EXERCISE REQUIREMENTS: Recast the text of the rows below as a JSON list of strings, with one string per line and blank lines omitted. Leave out the pictures.

(Rows in a dataset)
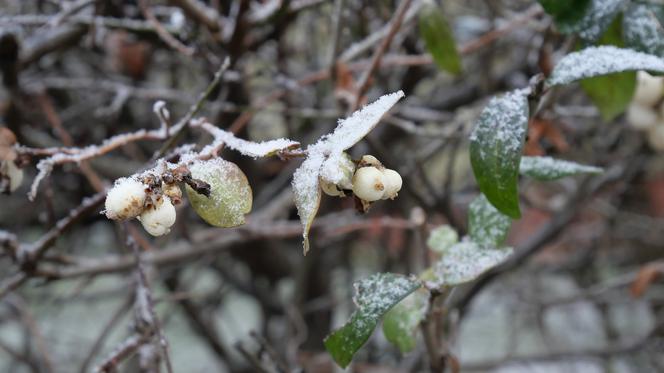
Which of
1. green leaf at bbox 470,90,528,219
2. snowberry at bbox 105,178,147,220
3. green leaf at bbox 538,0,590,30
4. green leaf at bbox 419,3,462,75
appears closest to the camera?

RESULT OF THIS TASK:
[
  "Which of",
  "1. green leaf at bbox 470,90,528,219",
  "2. snowberry at bbox 105,178,147,220",
  "3. green leaf at bbox 538,0,590,30",
  "4. green leaf at bbox 419,3,462,75",
  "appears closest to the camera?"
]